You could be forced to pay for your parents’ long term medical care costs if you live in a state with filial responsibility laws on the books. There are 30 states with laws which impose a duty on adult children to care for their indigent parents. If you’re like me, you probably didn’t realize that Georgia is one of those states. These laws have been infrequently enforced, but with a sputtering economy and continued budget shortfalls, medical providers are looking for ways to recover unpaid medical costs. Federal law prohibits states from going after families for reimbursement after someone is already eligible for Medicaid, so these laws only apply before people apply for Medicaid, but the results can be less than desirable for the adult children. In a Pennsylvania case, a woman spent six months in a nursing facility rehabilitating from an automobile accident. Her monthly income was about $1,000 which was far less than the cost of her long term medical care. She applied for Medicaid, but was discharged from the facility before her Medicaid application was processed. The nursing facility sued her son for the unpaid balance and the Pennsylvania courts held him responsible for payment of the bill.
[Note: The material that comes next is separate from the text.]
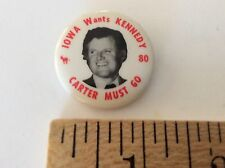 Iowa wants Kennedy - Carter must go. 1980 Presidential Campaign Pin back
In Georgia, the statue says:
§ 36-12-3 – Requirement of support by family of pauper; action by county against family for reimbursement of provisions furnished
The father, mother, or child of any pauper contemplated by Code Section 36-12-2, if sufficiently able, shall support the pauper. Any county having provided for such pauper upon the failure of such relatives to do so may bring an action against such relatives of full age and recover for the provisions so furnished. The certificate of the judge of the probate court that the person was poor and was unable to sustain himself and that he was maintained at the expense of the county shall be presumptive evidence of such maintenance and the costs thereof.
There are currently no published cases which show this statute being enforced, but perhaps with the current economic climate, this may become an issue for families in Georgia.